### OBJECTIVE
What is needed is the run of lines from the one with "How far off" through the close of the data, set down exactly.

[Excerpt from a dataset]
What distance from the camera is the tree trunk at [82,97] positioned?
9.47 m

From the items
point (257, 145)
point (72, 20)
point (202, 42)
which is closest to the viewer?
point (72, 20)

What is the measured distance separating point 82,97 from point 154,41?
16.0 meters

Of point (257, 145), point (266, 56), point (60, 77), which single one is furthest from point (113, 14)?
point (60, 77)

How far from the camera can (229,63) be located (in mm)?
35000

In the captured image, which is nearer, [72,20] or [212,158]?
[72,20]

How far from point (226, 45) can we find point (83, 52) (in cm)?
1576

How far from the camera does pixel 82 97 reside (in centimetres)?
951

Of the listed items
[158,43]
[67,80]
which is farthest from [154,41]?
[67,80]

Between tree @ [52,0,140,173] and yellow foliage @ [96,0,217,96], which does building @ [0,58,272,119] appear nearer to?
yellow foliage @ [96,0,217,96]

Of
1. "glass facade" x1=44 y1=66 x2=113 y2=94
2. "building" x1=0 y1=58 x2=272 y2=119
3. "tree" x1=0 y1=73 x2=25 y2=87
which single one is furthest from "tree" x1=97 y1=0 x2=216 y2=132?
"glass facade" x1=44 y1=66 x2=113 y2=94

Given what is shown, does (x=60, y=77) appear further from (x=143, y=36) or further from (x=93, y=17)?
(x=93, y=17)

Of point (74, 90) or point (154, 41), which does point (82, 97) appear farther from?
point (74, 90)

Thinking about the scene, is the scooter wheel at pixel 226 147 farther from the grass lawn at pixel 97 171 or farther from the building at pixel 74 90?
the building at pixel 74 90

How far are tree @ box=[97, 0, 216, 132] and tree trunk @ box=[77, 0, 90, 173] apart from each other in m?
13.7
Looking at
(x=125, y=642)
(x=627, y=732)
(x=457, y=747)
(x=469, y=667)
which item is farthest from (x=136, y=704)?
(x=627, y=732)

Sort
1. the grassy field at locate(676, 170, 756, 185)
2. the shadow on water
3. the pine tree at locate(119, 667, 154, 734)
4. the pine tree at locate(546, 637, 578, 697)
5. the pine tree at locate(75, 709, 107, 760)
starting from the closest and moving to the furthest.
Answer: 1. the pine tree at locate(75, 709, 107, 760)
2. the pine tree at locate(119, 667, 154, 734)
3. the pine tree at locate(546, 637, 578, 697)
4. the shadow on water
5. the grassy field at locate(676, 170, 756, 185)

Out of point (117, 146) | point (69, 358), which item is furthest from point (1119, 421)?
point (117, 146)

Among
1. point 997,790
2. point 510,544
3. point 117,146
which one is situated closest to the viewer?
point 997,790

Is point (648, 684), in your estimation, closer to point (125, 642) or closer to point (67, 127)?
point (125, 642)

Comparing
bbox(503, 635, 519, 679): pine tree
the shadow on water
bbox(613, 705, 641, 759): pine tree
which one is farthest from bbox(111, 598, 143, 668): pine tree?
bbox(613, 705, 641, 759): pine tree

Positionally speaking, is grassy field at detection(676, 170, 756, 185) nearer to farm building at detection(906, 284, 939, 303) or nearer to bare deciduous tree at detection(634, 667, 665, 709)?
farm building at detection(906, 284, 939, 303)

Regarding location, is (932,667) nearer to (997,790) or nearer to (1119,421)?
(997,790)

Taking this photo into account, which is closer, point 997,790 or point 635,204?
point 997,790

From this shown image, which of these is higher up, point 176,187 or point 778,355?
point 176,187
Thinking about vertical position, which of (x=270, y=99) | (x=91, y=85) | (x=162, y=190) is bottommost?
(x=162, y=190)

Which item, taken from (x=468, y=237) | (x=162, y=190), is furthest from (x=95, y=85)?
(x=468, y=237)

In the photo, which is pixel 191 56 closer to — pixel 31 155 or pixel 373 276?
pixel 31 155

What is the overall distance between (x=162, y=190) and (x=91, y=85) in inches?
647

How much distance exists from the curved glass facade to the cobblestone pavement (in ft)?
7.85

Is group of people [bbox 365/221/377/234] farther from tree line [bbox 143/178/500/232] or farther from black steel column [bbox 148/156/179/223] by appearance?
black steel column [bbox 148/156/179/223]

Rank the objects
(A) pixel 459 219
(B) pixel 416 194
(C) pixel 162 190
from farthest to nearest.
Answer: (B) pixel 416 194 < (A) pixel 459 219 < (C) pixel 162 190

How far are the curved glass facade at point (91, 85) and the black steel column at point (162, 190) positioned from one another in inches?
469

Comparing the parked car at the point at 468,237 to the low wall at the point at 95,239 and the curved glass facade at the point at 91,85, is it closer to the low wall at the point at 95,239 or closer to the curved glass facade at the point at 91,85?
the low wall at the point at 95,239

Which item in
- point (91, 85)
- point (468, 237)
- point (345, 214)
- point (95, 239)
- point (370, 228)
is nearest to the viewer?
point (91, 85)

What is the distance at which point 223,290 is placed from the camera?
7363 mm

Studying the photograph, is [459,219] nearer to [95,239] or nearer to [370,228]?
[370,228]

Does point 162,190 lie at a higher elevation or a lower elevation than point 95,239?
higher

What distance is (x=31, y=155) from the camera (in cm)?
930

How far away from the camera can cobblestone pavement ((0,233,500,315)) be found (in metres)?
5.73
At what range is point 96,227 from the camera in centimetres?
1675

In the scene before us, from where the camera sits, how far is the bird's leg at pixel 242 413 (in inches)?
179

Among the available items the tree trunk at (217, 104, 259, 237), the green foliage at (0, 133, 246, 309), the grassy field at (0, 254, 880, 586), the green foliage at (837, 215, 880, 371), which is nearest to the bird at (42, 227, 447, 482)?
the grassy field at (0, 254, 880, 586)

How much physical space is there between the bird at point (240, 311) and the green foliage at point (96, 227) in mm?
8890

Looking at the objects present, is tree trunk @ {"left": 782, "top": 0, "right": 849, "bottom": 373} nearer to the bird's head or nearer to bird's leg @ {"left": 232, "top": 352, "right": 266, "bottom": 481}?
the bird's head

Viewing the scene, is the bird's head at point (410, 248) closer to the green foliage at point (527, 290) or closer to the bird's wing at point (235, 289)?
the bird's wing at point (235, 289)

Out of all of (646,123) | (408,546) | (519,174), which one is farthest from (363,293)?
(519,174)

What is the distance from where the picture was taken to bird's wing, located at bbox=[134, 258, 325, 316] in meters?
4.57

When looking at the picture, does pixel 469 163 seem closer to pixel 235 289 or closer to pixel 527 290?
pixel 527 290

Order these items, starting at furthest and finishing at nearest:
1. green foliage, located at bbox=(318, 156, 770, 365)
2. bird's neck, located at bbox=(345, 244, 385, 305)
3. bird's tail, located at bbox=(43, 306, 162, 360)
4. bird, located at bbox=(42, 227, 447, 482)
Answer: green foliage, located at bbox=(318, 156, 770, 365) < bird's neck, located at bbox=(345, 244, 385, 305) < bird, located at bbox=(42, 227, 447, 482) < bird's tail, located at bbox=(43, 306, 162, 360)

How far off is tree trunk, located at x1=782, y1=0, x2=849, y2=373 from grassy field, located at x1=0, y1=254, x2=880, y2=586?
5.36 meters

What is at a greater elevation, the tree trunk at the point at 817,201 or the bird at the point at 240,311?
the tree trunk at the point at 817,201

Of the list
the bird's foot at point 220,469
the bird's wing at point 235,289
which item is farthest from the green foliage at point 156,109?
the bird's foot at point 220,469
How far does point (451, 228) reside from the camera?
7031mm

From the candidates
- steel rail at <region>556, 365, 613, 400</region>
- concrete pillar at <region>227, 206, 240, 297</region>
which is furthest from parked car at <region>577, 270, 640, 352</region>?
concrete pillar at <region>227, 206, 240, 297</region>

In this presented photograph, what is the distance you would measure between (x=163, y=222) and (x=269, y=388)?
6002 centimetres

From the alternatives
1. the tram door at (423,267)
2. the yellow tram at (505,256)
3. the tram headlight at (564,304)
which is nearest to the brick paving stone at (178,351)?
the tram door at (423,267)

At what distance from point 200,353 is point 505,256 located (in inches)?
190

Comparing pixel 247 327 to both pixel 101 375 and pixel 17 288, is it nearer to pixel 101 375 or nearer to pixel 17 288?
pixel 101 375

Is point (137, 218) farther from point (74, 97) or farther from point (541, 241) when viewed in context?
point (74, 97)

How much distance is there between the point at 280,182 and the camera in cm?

### RESPONSE TO THE TASK
How far off is tree trunk, located at x1=782, y1=0, x2=849, y2=373 from grassy field, located at x1=0, y1=254, x2=880, y2=586?
5.36 meters

What is at a greater elevation, the tree trunk at the point at 817,201 or the bird at the point at 240,311?
the tree trunk at the point at 817,201

Of the list
the bird's foot at point 220,469
the bird's wing at point 235,289
which item is farthest from the green foliage at point 156,109?
the bird's foot at point 220,469
How far does point (451, 228) reside from the camera?
7031mm

From the candidates
- steel rail at <region>556, 365, 613, 400</region>
- concrete pillar at <region>227, 206, 240, 297</region>
which is furthest from parked car at <region>577, 270, 640, 352</region>?
concrete pillar at <region>227, 206, 240, 297</region>

In this presented photograph, what is the distance you would measure between (x=163, y=222) and (x=269, y=388)?
6002 centimetres

From the alternatives
1. the tram door at (423,267)
2. the yellow tram at (505,256)
3. the tram headlight at (564,304)
which is nearest to the brick paving stone at (178,351)?
the tram door at (423,267)

At what distance from point 200,353 is point 505,256 located (in inches)?
190

Comparing pixel 247 327 to both pixel 101 375 and pixel 17 288, is it nearer to pixel 101 375 or nearer to pixel 17 288?
pixel 101 375

Is point (137, 218) farther from point (74, 97) or farther from point (541, 241) when viewed in context?
point (74, 97)

How much distance is there between the point at 280,182 and the camera in cm?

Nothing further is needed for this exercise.